DIRECTIVE:
Reproduce the data below line for line, with no changes.

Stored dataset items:
☆ ☆ ☆ ☆

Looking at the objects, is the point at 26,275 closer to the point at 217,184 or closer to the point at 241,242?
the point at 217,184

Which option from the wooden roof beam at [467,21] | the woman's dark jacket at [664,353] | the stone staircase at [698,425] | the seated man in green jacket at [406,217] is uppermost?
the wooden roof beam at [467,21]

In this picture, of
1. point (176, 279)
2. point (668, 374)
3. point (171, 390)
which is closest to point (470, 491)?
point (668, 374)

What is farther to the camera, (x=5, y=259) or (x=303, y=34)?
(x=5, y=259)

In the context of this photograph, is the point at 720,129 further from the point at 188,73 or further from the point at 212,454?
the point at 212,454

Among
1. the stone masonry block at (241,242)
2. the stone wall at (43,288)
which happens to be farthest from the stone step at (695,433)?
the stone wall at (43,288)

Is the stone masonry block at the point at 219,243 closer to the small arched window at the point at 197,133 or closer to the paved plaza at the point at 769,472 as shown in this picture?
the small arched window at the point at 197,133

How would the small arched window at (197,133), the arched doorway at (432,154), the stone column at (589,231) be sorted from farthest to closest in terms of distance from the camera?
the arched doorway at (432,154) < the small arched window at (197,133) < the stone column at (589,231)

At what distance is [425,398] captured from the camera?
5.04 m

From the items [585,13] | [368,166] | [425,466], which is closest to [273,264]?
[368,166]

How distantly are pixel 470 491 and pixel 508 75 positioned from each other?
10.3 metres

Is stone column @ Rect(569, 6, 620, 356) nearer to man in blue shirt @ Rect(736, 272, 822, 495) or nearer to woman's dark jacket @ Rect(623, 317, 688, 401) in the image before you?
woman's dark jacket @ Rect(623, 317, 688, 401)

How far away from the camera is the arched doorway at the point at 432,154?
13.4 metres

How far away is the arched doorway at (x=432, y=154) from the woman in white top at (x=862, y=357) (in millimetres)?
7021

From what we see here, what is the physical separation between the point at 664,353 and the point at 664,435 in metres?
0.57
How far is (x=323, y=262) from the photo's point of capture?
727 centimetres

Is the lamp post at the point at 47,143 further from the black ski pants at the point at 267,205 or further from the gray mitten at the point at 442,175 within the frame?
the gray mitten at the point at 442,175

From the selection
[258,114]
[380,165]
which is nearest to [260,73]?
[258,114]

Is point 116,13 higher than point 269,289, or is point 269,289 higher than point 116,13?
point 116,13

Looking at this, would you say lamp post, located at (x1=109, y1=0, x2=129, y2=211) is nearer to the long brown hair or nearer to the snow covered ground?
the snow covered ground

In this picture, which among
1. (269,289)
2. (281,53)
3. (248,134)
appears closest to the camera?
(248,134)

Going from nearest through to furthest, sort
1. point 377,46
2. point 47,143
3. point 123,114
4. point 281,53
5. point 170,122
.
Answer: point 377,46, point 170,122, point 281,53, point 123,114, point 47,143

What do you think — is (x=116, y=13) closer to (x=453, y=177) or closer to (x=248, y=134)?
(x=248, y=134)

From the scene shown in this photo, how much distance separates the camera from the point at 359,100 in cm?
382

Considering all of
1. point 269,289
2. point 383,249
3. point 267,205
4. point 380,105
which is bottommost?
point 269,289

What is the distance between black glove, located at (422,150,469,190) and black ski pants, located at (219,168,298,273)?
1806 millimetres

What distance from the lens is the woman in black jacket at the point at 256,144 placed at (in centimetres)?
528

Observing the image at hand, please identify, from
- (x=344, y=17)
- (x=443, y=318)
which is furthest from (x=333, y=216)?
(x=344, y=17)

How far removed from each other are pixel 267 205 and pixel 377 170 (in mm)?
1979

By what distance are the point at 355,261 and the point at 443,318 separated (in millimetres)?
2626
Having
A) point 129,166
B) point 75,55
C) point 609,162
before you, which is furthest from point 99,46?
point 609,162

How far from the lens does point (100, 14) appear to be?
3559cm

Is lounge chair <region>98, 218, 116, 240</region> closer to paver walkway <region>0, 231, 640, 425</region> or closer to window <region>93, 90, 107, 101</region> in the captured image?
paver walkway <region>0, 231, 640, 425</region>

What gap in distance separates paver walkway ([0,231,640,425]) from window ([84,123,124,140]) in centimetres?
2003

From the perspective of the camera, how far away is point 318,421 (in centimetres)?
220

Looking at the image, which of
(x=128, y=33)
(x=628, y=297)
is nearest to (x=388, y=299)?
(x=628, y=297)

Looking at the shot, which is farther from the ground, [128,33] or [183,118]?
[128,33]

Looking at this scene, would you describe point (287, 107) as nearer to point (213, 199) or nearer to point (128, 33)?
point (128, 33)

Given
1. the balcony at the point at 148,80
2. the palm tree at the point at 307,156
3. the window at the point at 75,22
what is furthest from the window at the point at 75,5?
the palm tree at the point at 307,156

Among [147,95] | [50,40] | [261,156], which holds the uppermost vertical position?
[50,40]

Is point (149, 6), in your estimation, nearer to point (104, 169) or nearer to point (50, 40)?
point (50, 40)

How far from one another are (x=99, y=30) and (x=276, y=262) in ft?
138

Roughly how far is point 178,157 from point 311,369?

☆ ☆ ☆ ☆

RESPONSE BELOW:
Looking at the objects, is the point at 26,275 closer to the point at 217,184 or closer to the point at 241,242?
the point at 217,184

Which option from the wooden roof beam at [467,21] | the woman's dark jacket at [664,353] | the stone staircase at [698,425] | the seated man in green jacket at [406,217] is uppermost?
the wooden roof beam at [467,21]

In this picture, of
1. point (176, 279)
2. point (668, 374)
3. point (171, 390)
which is closest to point (470, 491)?
point (668, 374)

What is farther to the camera, (x=5, y=259) or (x=303, y=34)?
(x=5, y=259)

In the context of this photograph, is the point at 720,129 further from the point at 188,73 or further from the point at 212,454?
the point at 212,454

Among
1. the stone masonry block at (241,242)
2. the stone wall at (43,288)
which happens to be farthest from the stone step at (695,433)?
the stone wall at (43,288)

Is the stone masonry block at the point at 219,243 closer to the small arched window at the point at 197,133 or closer to the paved plaza at the point at 769,472 as shown in this picture?
the small arched window at the point at 197,133

How would the small arched window at (197,133), the arched doorway at (432,154), the stone column at (589,231) be sorted from farthest to closest in terms of distance from the camera?
the arched doorway at (432,154) < the small arched window at (197,133) < the stone column at (589,231)

At what distance is [425,398] captured from the camera?
5.04 m

From the items [585,13] | [368,166] | [425,466], which is closest to [273,264]?
[368,166]

How distantly are pixel 470 491 and pixel 508 75 positioned from each other?
10.3 metres

Is stone column @ Rect(569, 6, 620, 356) nearer to man in blue shirt @ Rect(736, 272, 822, 495) or nearer to woman's dark jacket @ Rect(623, 317, 688, 401) in the image before you?
woman's dark jacket @ Rect(623, 317, 688, 401)

How far away from the camera is the arched doorway at the point at 432,154?
13.4 metres

How far away is the arched doorway at (x=432, y=154) from the woman in white top at (x=862, y=357) (in millimetres)?
7021

From what we see here, what is the physical separation between the point at 664,353 and the point at 664,435 in metres?
0.57
How far is (x=323, y=262) from the photo's point of capture?
727 centimetres

Is the lamp post at the point at 47,143 further from the black ski pants at the point at 267,205 or further from the gray mitten at the point at 442,175 within the frame?
the gray mitten at the point at 442,175

From the selection
[258,114]
[380,165]
which is nearest to [260,73]?
[258,114]

Is point 116,13 higher than point 269,289, or is point 269,289 higher than point 116,13?
point 116,13

Looking at this, would you say lamp post, located at (x1=109, y1=0, x2=129, y2=211) is nearer to the long brown hair or nearer to the snow covered ground?
the snow covered ground

In this picture, which among
1. (269,289)
2. (281,53)
3. (248,134)
appears closest to the camera?
(248,134)

Going from nearest through to furthest, sort
1. point 377,46
2. point 47,143
3. point 123,114
4. point 281,53
5. point 170,122
.
Answer: point 377,46, point 170,122, point 281,53, point 123,114, point 47,143

What do you think — is (x=116, y=13) closer to (x=453, y=177) or closer to (x=248, y=134)?
(x=248, y=134)

From the scene shown in this photo, how much distance separates the camera from the point at 359,100 in cm?
382

Considering all of
1. point 269,289
2. point 383,249
3. point 267,205
4. point 380,105
which is bottommost?
point 269,289

What is the distance between black glove, located at (422,150,469,190) and black ski pants, located at (219,168,298,273)?
1806 millimetres

What distance from the lens is the woman in black jacket at the point at 256,144 placed at (in centimetres)?
528

Observing the image at hand, please identify, from
- (x=344, y=17)
- (x=443, y=318)
which is furthest from (x=333, y=216)?
(x=344, y=17)

How far removed from each other are pixel 267 205 and pixel 377 170 (in mm)?
1979

By what distance are the point at 355,261 and the point at 443,318 separated (in millimetres)?
2626
Having
A) point 129,166
B) point 75,55
C) point 609,162
before you, which is furthest from point 99,46?
point 609,162

How far from the lens does point (100, 14) appear to be?
3559cm

Is lounge chair <region>98, 218, 116, 240</region> closer to paver walkway <region>0, 231, 640, 425</region> or closer to window <region>93, 90, 107, 101</region> in the captured image?
paver walkway <region>0, 231, 640, 425</region>

What gap in distance separates paver walkway ([0,231,640,425]) from window ([84,123,124,140]) in centimetres?
2003

From the perspective of the camera, how far away is point 318,421 (in centimetres)?
220

Looking at the image, which of
(x=128, y=33)
(x=628, y=297)
is nearest to (x=388, y=299)?
(x=628, y=297)

Looking at the shot, which is farther from the ground, [128,33] or [183,118]?
[128,33]

Looking at this scene, would you describe point (287, 107) as nearer to point (213, 199) or nearer to point (128, 33)?
point (128, 33)

Given
1. the balcony at the point at 148,80
2. the palm tree at the point at 307,156
3. the window at the point at 75,22
what is furthest from the window at the point at 75,5?
the palm tree at the point at 307,156

Among [147,95] | [50,40] | [261,156], which holds the uppermost vertical position?
[50,40]

Is point (149, 6), in your estimation, nearer to point (104, 169) or nearer to point (50, 40)?
point (50, 40)

How far from one another are (x=99, y=30) and (x=276, y=262) in ft?
138

Roughly how far is point 178,157 from point 311,369?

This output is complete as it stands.